▶ Saved data entries:
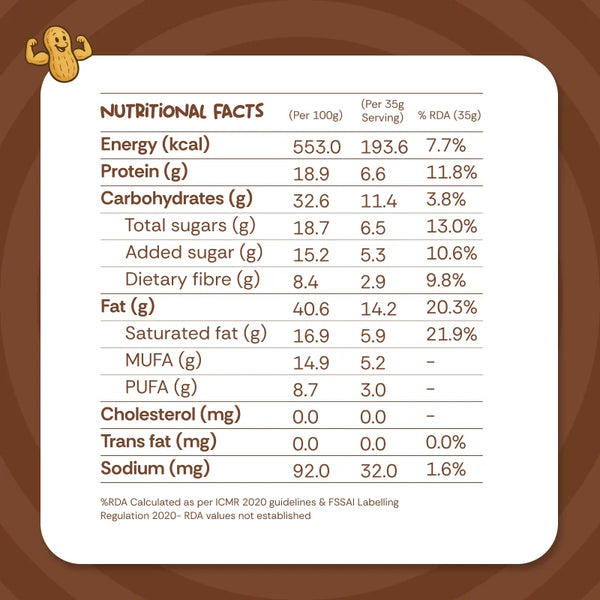 | NUTRITIONAL FACTS | (Per 100g) | (Per 35g Serving) | % RDA (35g) |
|---|---|---|---|
| Energy (kcal) | 553.0 | 193.6 | 7.7% |
| Protein (g) | 18.9 | 6.6 | 11.8% |
| Carbohydrates (g) | 32.6 | 11.4 | 3.8% |
| Total sugars (g) | 18.7 | 6.5 | 13.0% |
| Added sugar (g) | 15.2 | 5.3 | 10.6% |
| Dietary fibre (g) | 8.4 | 2.9 | 9.8% |
| Fat (g) | 40.6 | 14.2 | 20.3% |
| Saturated fat (g) | 16.9 | 5.9 | 21.9% |
| MUFA (g) | 14.9 | 5.2 | - |
| PUFA (g) | 8.7 | 3.0 | - |
| Cholesterol (mg) | 0.0 | 0.0 | - |
| Trans fat (mg) | 0.0 | 0.0 | 0.0% |
| Sodium (mg) | 92.0 | 32.0 | 1.6% |

%RDA Calculated as per ICMR 2020 guidelines & FSSAI Labelling Regulation 2020- RDA values not established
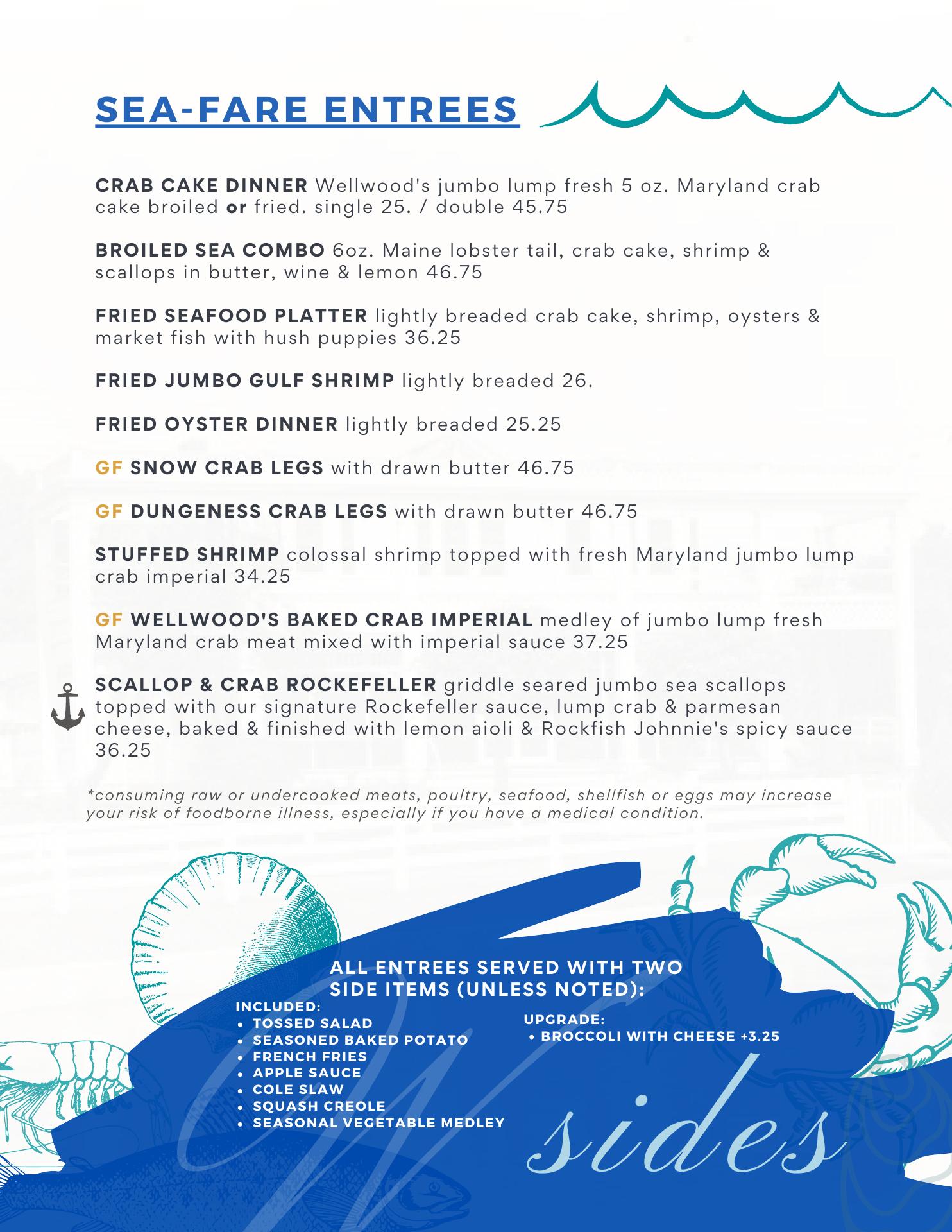 SEA-FARE ENTREES

CRAB CAKE DINNER Wellwood's jumbo lump fresh 5 oz. Maryland crab cake broiled or fried. single 25. / double 45.75

BROILED SEA COMBO 6oz. Maine lobster tail, crab cake, shrimp & scallops in butter, wine & lemon 46.75

FRIED SEAFOOD PLATTER lightly breaded crab cake, shrimp, oysters & market fish with hush puppies 36.25

FRIED JUMBO GULF SHRIMP lightly breaded 26.

FRIED OYSTER DINNER lightly breaded 25.25

GF SNOW CRAB LEGS with drawn butter 46.75

GF DUNGENESS CRAB LEGS with drawn butter 46.75

STUFFED SHRIMP colossal shrimp topped with fresh Maryland jumbo lump crab imperial 34.25

GF WELLWOOD'S BAKED CRAB IMPERIAL medley of jumbo lump fresh Maryland crab meat mixed with imperial sauce 37.25

SCALLOP & CRAB ROCKEFELLER griddle seared jumbo sea scallops topped with our signature Rockefeller sauce, lump crab & parmesan cheese, baked & finished with lemon aioli & Rockfish Johnnie's spicy sauce 36.25

*consuming raw or undercooked meats, poultry, seafood, shellfish or eggs may increase your risk of foodborne illness, especially if you have a medical condition.

ALL ENTREES SERVED WITH TWO SIDE ITEMS (UNLESS NOTED):

INCLUDED:
• TOSSED SALAD
• SEASONED BAKED POTATO
• FRENCH FRIES
• APPLE SAUCE
• COLE SLAW
• SQUASH CREOLE
• SEASONAL VEGETABLE MEDLEY

UPGRADE:
• BROCCOLI WITH CHEESE +3.25

sides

▶ WORK TO COMPLETE: What you give back must be exactly the lines from the opening line of the entries through the line holding "STUFFED SHRIMP colossal", with no pictures.

▶ EXPECTED ANSWER:
 | NUTRITIONAL FACTS | (Per 100g) | (Per 35g Serving) | % RDA (35g) |
|---|---|---|---|
| Energy (kcal) | 553.0 | 193.6 | 7.7% |
| Protein (g) | 18.9 | 6.6 | 11.8% |
| Carbohydrates (g) | 32.6 | 11.4 | 3.8% |
| Total sugars (g) | 18.7 | 6.5 | 13.0% |
| Added sugar (g) | 15.2 | 5.3 | 10.6% |
| Dietary fibre (g) | 8.4 | 2.9 | 9.8% |
| Fat (g) | 40.6 | 14.2 | 20.3% |
| Saturated fat (g) | 16.9 | 5.9 | 21.9% |
| MUFA (g) | 14.9 | 5.2 | - |
| PUFA (g) | 8.7 | 3.0 | - |
| Cholesterol (mg) | 0.0 | 0.0 | - |
| Trans fat (mg) | 0.0 | 0.0 | 0.0% |
| Sodium (mg) | 92.0 | 32.0 | 1.6% |

%RDA Calculated as per ICMR 2020 guidelines & FSSAI Labelling Regulation 2020- RDA values not established
 SEA-FARE ENTREES

CRAB CAKE DINNER Wellwood's jumbo lump fresh 5 oz. Maryland crab cake broiled or fried. single 25. / double 45.75

BROILED SEA COMBO 6oz. Maine lobster tail, crab cake, shrimp & scallops in butter, wine & lemon 46.75

FRIED SEAFOOD PLATTER lightly breaded crab cake, shrimp, oysters & market fish with hush puppies 36.25

FRIED JUMBO GULF SHRIMP lightly breaded 26.

FRIED OYSTER DINNER lightly breaded 25.25

GF SNOW CRAB LEGS with drawn butter 46.75

GF DUNGENESS CRAB LEGS with drawn butter 46.75

STUFFED SHRIMP colossal shrimp topped with fresh Maryland jumbo lump crab imperial 34.25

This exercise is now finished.